I still have to get some posts scheduled for next week. There are guests coming over, and I have work to do on their posts.

My wife won't be home until mid day tomorrow, and I might get more accomplished tonight and tomorrow morning. I really want to break 20,000 words on Yak Guy before I head back to work. Fingers crossed that I'll come up with some good names.

I seem to have this shut off at about 2500 words. After that, I need to constructively daydream the next part. My outline cards are mile markers, but I still have to come up with stuff between them. It seems as if that isn't everything in the tank. I can still write short fiction and dedicate brain cells to it.

So update the blog, kill a few deadites, and back to… Something. I'll figure out something.

* Entertaining Stories, protecting my wife's identity since 2013.


Filed under Writing

Well, that was strange…

Date night. Saturday night. Anytown, USA. You get a hot tip on a good restaurant, and decide to try it out. Steak and shrimp, the specialty of the house. You do an Internet search to make sure they are as good as your tip said. This place is famous for their gigantic prawns. Maybe you download a Groupon; it's always good to save a buck.

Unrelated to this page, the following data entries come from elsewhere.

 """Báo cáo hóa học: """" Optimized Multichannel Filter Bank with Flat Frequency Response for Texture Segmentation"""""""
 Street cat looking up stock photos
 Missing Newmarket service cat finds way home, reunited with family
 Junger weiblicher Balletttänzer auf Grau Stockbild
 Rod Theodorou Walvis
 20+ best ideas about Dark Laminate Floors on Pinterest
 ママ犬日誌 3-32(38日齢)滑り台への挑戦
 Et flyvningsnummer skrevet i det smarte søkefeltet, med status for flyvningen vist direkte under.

Your spouse presses your shirt. It's the one night a week when it's just the two of you. You drive to the restaurant, and the parking lot is full; a good sign. The cars are all top marques , another good sign. You place your hand upon the horseshoe doorknob, give it a good swing and hold it for your wife…

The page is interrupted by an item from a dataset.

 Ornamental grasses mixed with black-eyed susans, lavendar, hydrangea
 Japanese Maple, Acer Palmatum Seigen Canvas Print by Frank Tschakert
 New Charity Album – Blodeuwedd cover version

Cue the music, motherfu****. You've just entered The Twilight Zone.

My pupils narrow, and I'm blinded temporarily by the sea of white. The tint in my bifocals darkens until I can see the light is coming from the white hair from the patrons. The decor is dark tongue and groove wood with wrought iron trimmings. Ancient photos and replicas of famous western paintings hang on every wall.

I check the menu. Did I wander into The Golden Corral by mistake? No, we're in the right place. It's like walking into the best restaurant in town, in 1974.

The place has a Hotel California vibe to it, in that the patrons never left. I'm relatively certain the lady with the walker must have won a Lindy Hop competition at some time in her past. The man swirling his whiskey and Coke looks like a retired barnstormer, for sure. Even the waitstaff has grey hair, our waitress has hers in a grey ponytail. It's probably the same hairstyle she wore to work when she was sixteen.

I looked around for someone more my age. I saw an old man with a pornstache. Those went extinct some time in the last century. Another man had on a cowboy shirt, the kind with the pearl snaps instead of buttons, and pointed pocket flaps. He's snapped up all the way with a bolo tie to finish it off. His high water white slacks reveal pointed black cowboy boots underneath.

When our meal arrives, it involves beef the way they used to serve it. Goddamned near raw, except it's a few degrees warmer than when it was alive. The prawns are gigantic, except they're prepared in the only way I ever saw shrimp until I turned thirty. They're flattened out like a lollipop, breaded, and deep fried. Just like you might find in a box from the frozen food section.

I ate my supper in silence. Fear prevented me from asking if they'd ever heard of scampi, or barbecued prawns. I didn't want to have to stay there forever. We paid the tab.

The meal was great, it was just the height of cuisine from forty years ago.

We hugged each other in the parking lot, glad to have escaped the permanence of the place. Old What's Her Face wanted to go to the mall. I was so happy to be alive, that I agreed.

I celebrated my good fortune with a beer from Old Chicago. She bought some pants and shoes to wear to the theatre tomorrow night. On the way home I stopped for a couple of magazines, the paper kind, like I haven't read in years. These are for stocking in the camper. I picked up Azimov's, Ellery Queen, and Hitchcock's. I even added a copy of the new Heavy Metal magazine, just for fun. The next time my iPad battery dies out camping, I'm ready with some evening entertainment.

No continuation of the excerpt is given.